**Arbeitsanweisungen**:
a – Wessen kommunalpolitische Arbeit unterstützt Tino Müller laut dem Textauszug über NPD und Kameradschaften?
b – Suche in der Auflistung jede Zeile heraus, die die Zeichenfolge "instances" enthält, und gib diese Zeilen unverändert wieder.

**Vorliegender Textauszug**:
========================================================================
Die Zusammenarbeit zwischen NPD und Kameradschaften ist in MV voll aufgegangen. Einen jungen Handwerker wie Tino Müller aus einer strukturschwachen Region wie dem Uecker-Randow-Kreis zum Abgeordneten zu machen, hat die lokale Verankerung weiter gestärkt, das beweisen nicht zuletzt die Wahlergebnisse seines Heimatortes. Mit seiner landespolitischen Erfahrung unterstützt Tino Müller nun auch die kommunalpolitische Arbeit seines Bruders Marko Müller. Der ehemalige Kameradschafter Tino Müller steht als Stellvertreter für ein gutes Miteinander von NPD und neonazistischen Kameradschaften vor allem in Vorpommern. Ein verpasster Widereinzug könnte die Kräfteverhältnisse der beiden Gruppen jedoch deutlich verändern.
========================================================================
**Aufgabendaten**:
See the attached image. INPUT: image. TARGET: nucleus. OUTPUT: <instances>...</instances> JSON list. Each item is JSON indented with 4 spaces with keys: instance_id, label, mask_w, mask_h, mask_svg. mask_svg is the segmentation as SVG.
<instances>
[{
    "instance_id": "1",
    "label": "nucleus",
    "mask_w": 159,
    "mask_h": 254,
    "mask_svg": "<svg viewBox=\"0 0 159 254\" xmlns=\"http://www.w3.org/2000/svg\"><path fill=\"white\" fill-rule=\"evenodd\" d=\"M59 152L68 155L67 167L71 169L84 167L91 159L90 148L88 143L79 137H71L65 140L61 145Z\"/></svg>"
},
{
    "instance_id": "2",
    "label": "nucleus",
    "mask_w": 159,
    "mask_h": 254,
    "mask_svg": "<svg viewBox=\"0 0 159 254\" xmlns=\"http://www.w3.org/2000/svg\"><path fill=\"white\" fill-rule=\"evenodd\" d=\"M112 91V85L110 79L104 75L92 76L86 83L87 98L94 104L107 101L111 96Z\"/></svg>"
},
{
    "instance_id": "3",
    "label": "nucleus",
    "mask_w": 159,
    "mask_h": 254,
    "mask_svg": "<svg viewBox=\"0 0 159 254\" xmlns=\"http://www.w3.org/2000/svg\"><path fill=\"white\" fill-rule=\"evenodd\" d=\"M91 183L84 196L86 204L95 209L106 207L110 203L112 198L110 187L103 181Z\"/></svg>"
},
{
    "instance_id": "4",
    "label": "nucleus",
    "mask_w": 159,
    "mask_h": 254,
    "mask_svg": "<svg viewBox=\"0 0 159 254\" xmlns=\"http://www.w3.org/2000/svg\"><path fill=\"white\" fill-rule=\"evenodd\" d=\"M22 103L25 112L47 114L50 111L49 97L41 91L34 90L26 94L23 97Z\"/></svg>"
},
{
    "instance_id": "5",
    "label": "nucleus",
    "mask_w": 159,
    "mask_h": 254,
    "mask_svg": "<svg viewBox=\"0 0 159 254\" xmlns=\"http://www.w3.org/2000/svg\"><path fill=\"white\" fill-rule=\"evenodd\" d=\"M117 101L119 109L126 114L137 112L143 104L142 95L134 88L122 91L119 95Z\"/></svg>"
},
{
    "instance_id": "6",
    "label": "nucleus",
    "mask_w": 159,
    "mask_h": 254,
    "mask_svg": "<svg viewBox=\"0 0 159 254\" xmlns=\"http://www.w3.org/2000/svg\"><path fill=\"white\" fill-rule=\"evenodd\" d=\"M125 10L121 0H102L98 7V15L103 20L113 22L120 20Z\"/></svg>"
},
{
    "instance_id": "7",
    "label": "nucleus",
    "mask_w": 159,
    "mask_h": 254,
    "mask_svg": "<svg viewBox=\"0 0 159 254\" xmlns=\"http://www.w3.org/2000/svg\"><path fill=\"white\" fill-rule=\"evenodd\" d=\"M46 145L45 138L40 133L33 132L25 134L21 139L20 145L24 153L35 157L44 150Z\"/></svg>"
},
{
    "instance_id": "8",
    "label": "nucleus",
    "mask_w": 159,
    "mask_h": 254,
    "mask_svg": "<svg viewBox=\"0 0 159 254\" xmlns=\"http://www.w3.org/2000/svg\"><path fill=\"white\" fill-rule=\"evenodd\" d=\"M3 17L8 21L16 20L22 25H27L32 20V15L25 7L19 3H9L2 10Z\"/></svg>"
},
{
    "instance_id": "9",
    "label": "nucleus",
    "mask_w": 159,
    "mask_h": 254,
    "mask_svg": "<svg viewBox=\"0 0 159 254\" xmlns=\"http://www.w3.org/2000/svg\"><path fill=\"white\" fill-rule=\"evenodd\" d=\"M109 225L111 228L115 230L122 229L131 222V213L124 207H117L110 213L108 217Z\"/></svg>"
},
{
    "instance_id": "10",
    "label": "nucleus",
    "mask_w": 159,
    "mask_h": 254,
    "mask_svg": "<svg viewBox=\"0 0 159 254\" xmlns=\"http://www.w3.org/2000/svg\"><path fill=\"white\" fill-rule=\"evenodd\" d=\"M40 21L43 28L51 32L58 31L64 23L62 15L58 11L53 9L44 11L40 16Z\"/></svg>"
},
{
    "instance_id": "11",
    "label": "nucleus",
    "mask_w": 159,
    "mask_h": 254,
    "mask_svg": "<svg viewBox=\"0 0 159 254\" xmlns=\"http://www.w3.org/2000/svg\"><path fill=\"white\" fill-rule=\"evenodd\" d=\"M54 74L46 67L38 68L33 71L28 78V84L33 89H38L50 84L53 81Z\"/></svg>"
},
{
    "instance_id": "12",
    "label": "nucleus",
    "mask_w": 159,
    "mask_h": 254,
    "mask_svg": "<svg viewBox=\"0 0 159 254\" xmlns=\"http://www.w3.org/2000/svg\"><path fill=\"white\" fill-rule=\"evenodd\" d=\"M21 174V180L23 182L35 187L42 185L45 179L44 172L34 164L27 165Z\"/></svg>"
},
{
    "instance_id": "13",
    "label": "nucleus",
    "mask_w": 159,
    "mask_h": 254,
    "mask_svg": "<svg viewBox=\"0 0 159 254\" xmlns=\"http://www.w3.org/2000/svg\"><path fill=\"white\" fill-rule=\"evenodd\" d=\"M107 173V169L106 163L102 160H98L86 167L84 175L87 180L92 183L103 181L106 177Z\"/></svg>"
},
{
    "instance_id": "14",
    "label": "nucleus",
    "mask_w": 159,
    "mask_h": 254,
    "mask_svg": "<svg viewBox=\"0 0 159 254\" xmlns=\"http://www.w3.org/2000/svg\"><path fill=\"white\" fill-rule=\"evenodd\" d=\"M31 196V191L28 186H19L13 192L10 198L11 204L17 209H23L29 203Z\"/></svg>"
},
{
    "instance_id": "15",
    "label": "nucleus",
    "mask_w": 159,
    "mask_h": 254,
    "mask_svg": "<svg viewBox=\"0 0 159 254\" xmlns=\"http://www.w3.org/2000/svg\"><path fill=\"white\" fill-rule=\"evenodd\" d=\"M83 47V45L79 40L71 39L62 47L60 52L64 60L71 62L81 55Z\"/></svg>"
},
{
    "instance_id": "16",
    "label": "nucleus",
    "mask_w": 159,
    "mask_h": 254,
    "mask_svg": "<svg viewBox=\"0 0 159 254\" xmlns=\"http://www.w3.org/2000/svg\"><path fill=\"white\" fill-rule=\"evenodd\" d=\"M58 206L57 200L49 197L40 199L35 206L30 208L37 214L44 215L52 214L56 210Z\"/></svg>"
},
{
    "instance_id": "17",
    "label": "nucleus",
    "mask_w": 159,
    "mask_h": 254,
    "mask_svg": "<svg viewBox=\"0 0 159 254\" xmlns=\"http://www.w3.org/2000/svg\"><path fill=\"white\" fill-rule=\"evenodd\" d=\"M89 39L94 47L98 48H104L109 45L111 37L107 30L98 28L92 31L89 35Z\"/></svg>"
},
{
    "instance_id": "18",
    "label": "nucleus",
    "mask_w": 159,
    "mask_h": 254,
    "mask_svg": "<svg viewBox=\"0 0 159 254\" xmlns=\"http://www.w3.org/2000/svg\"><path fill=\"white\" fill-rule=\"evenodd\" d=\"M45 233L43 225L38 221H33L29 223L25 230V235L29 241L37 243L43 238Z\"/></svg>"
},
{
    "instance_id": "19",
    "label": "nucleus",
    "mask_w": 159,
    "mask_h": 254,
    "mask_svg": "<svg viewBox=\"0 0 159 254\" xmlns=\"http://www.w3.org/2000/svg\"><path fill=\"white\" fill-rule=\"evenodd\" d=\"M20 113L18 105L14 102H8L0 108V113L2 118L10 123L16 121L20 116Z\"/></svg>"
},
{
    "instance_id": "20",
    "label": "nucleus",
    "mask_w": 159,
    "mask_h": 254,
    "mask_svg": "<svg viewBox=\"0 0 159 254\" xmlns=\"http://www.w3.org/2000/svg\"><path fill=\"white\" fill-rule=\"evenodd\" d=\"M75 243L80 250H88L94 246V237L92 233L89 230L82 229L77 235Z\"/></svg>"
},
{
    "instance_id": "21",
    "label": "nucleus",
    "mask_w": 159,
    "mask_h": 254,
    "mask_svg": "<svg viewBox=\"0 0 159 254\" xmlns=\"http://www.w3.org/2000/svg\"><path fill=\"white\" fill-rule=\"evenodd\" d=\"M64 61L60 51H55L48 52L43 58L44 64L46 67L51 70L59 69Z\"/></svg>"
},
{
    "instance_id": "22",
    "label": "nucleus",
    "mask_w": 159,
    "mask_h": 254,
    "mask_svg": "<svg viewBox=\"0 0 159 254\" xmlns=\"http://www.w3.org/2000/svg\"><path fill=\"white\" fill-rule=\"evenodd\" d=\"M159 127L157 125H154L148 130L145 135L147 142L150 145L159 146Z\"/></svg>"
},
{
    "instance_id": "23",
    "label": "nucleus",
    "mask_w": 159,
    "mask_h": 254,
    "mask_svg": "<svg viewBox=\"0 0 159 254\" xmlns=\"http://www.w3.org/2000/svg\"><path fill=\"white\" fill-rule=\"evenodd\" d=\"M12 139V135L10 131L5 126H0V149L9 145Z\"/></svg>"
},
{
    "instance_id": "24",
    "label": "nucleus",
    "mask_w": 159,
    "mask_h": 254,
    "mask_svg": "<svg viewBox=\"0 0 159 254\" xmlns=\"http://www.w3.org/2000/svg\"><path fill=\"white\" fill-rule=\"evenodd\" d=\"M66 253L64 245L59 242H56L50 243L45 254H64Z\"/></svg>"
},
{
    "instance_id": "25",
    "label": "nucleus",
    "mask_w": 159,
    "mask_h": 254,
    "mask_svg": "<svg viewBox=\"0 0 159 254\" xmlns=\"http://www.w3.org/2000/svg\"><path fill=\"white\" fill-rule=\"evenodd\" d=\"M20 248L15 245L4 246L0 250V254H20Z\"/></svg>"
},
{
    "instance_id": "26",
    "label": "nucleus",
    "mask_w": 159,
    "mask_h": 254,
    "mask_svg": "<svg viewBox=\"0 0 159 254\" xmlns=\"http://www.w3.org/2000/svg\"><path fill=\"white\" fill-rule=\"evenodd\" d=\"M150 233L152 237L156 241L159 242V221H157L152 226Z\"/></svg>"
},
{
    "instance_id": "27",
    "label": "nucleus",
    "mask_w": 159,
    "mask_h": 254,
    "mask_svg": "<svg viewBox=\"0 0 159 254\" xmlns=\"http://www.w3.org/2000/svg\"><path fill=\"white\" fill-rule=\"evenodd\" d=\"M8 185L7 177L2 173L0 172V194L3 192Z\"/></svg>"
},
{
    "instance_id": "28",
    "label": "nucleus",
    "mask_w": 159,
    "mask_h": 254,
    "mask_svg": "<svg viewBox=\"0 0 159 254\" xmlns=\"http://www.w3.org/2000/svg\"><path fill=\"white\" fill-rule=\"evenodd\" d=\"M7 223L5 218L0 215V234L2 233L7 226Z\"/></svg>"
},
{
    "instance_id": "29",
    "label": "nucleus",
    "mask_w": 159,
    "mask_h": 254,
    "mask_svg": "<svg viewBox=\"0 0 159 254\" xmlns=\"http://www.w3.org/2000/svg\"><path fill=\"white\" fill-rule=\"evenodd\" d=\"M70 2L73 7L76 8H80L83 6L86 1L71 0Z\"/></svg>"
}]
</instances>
========================================================================
**Erwartete Antworten**:
a – Die seines Bruders Marko Müller.

b –
See the attached image. INPUT: image. TARGET: nucleus. OUTPUT: <instances>...</instances> JSON list. Each item is JSON indented with 4 spaces with keys: instance_id, label, mask_w, mask_h, mask_svg. mask_svg is the segmentation as SVG.
<instances>
</instances>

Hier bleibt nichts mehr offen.